Adam Offman

New York, NY–The healthcare finance industry has consistently used bridge financing to acquire skilled nursing facilities (SNF) and there is no sign of that trend slowing down.

“There is a lot of capital available to fund these SNF deals,” says Adam Offman, Managing Director Healthcare Finance, Dwight Capital. “The capital is mainly coming from private and institutional firms plus family offices.”

With the help of bridge loans, these skilled nursing assets trades ownership in a timely manner.

“Financing SNF with bridge loans is [also] popular since it allows the seller to seek long-term HUD financing while acquiring and enhancing the property,” Offman tells GlobeSt.com.

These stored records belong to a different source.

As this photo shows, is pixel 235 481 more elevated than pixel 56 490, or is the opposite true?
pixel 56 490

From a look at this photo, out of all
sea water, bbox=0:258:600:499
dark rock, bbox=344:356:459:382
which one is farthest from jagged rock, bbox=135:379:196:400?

Offman acknowledges the current skilled nursing environment is somewhat troubled right now but there are still more good opportunities out there than bad deals.

“A bad transaction occurs when an investor purchases a facility without realizing the potential that was anticipated at closing. Essentially the buyer is basically paying money to lose money,” says Offman.

Of course, a good transaction, when acquiring a SNF, doesn't require a lot of renovations or operational changes and the bridge loan allows the investor to fund their transaction for the short term while anticipating their long-term HUD financing.

“The SNF industry is certainly going to improve,” Offman says. “Right now, even though the profit margins are pretty thin, we need this industry as there are a lot of seniors who use these facilities and who are in-need. Bridge financing is definitely still a viable option when purchasing these healthcare assets.”